Despite the strong efficacy signal, clinicians are carefully considering patient selection. Many favor first-line T-DXd–based therapy for patients with high-risk, bulky, or symptomatic disease, including those with baseline central nervous system involvement. For patients with lower-volume or indolent disease, THP followed by maintenance therapy remains a reasonable approach to preserve future treatment options.

Treatment duration and long-term tolerability are also key considerations. Prolonged exposure to T-DXd may be associated with cumulative fatigue and ongoing risk of ILD. As a result, some clinicians favor an induction strategy (treating to maximal response for approximately 6 to 9 cycles, followed by transition to a maintenance regimen).

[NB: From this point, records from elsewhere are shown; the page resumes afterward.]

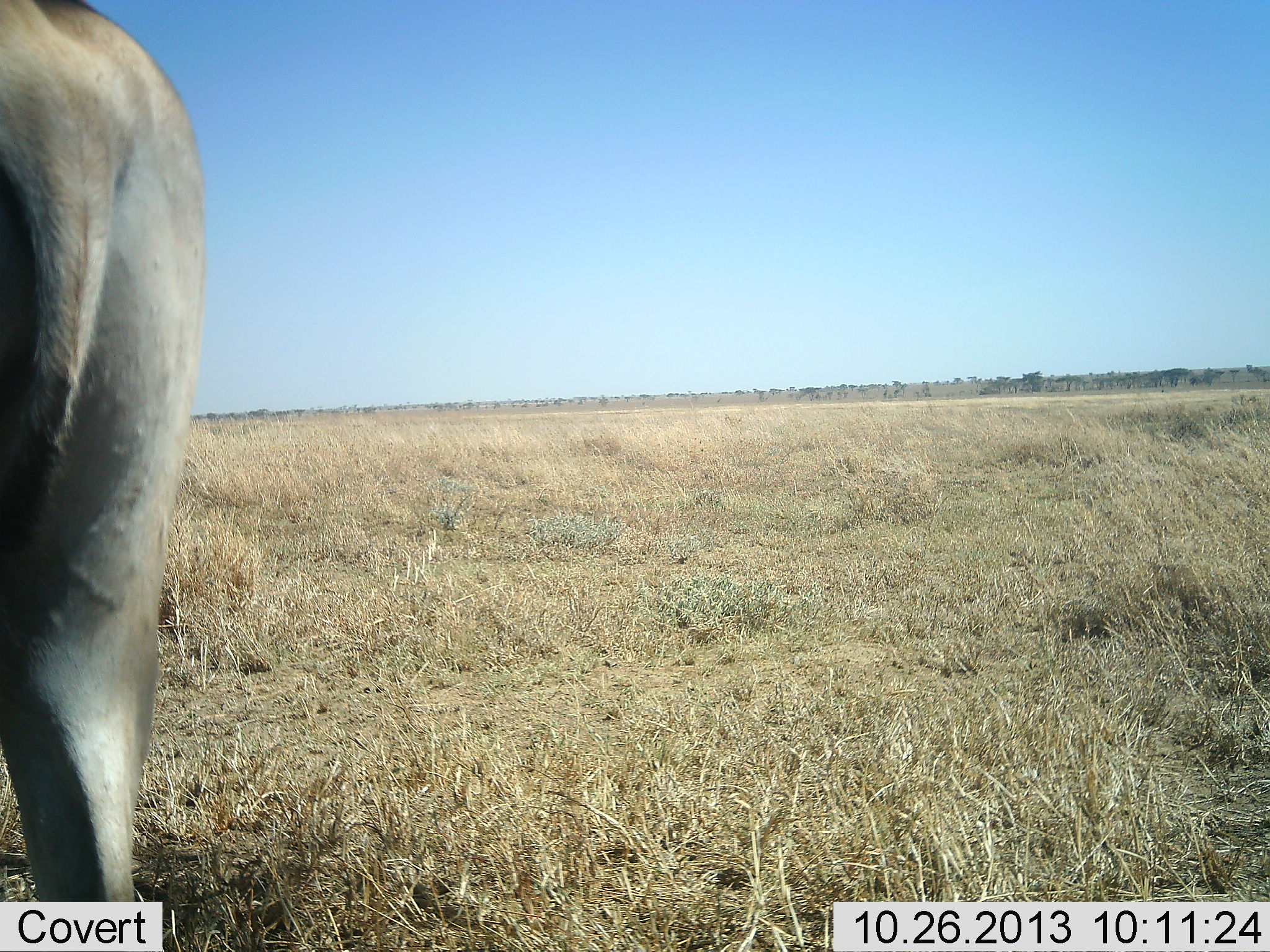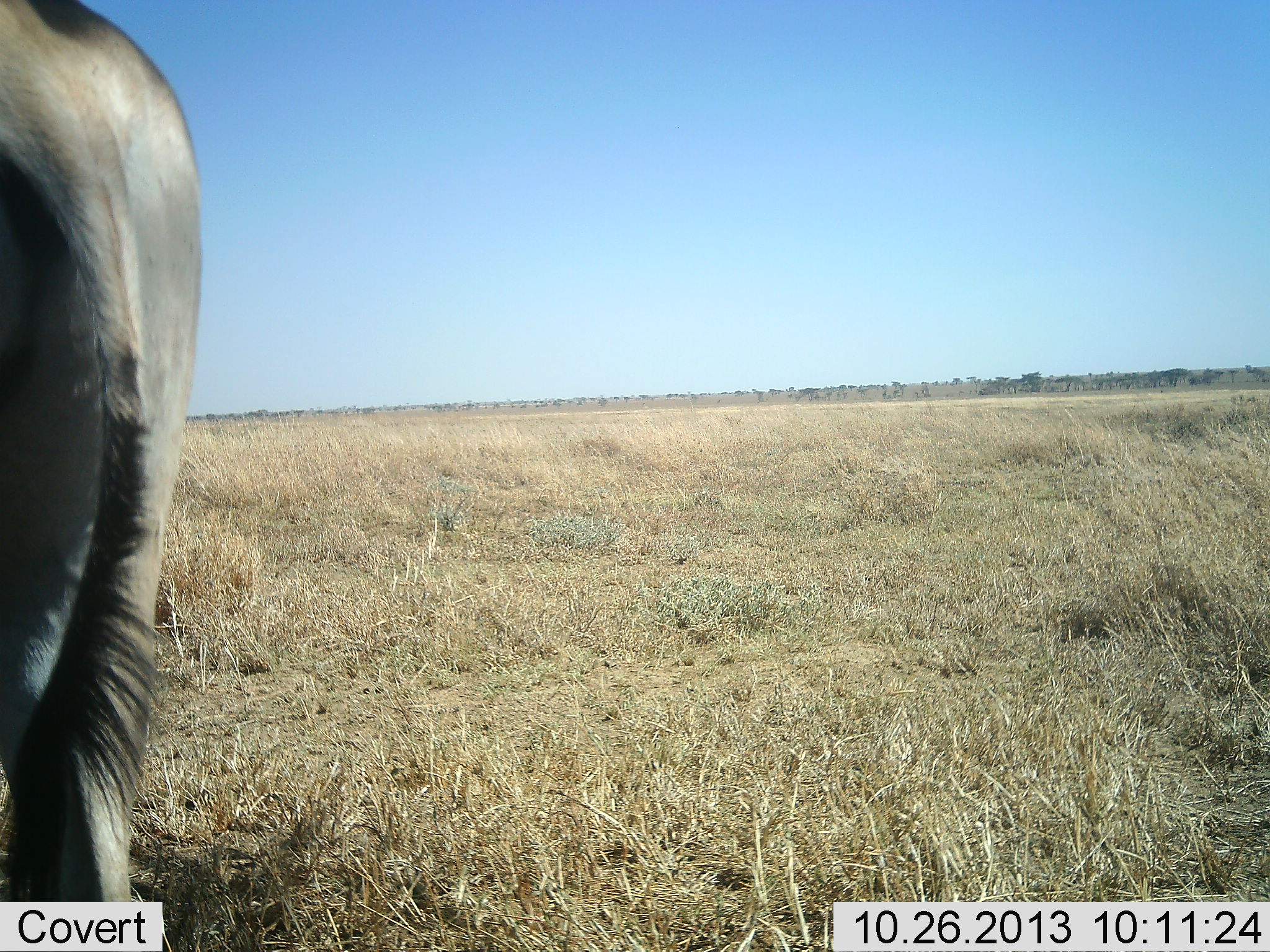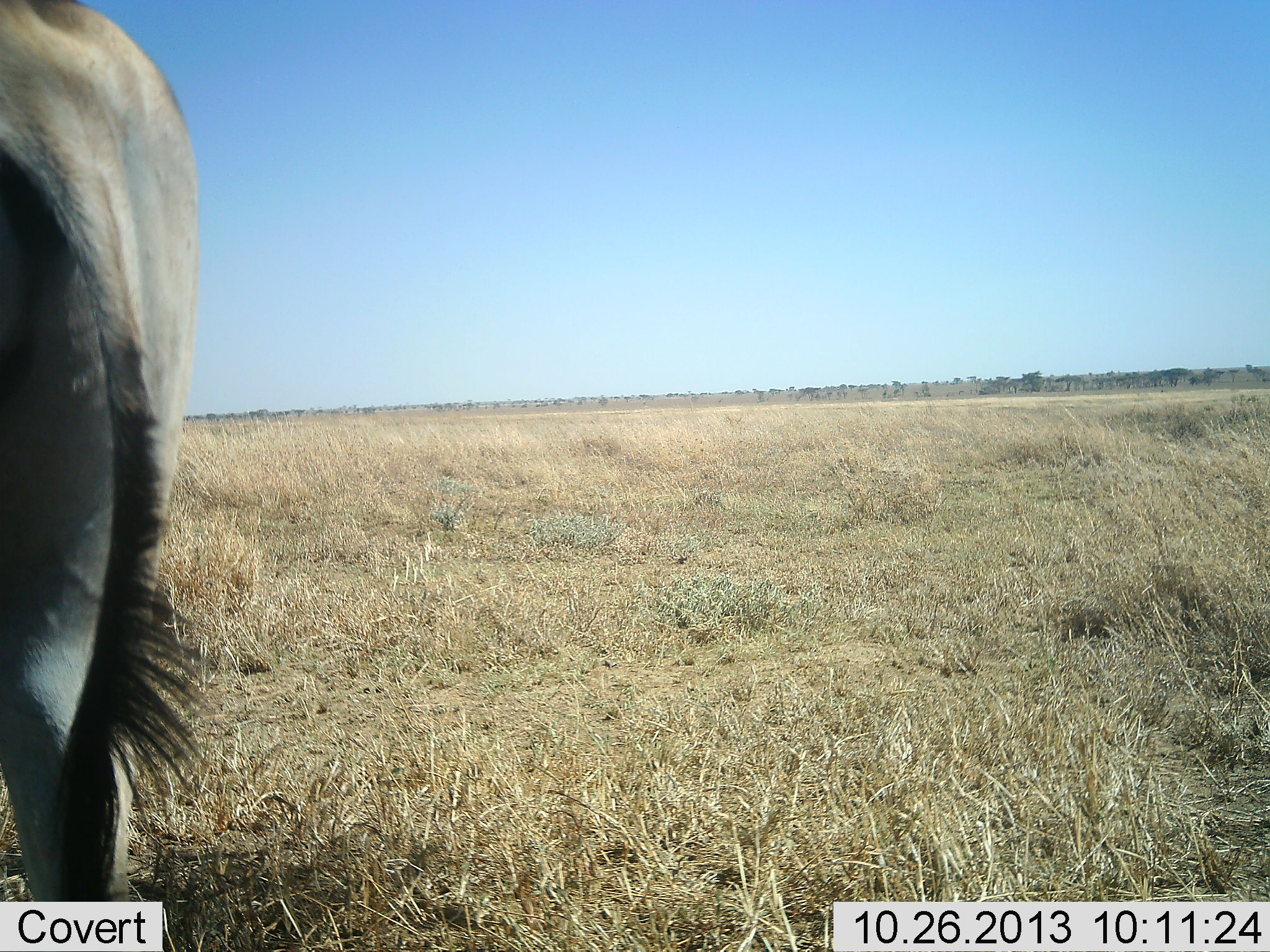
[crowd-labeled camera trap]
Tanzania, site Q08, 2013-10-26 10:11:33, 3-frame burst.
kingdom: Animalia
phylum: Chordata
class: Mammalia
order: Artiodactyla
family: Bovidae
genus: Alcelaphus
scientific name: Alcelaphus buselaphus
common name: hartebeest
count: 1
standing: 92%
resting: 0%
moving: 8%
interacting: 0%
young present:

Emerging maintenance strategies are informed by trials such as PERTAIN (for hormone receptor–positive disease) and HER2CLIMB-05 (for hormone receptor–negative disease), with particular interest in reducing central nervous system progression risk. Overall, the discussion reflects a shift toward earlier use of highly active ADC therapy, balanced by individualized decisions regarding sequencing, duration, and maintenance based on disease biology and patient tolerance.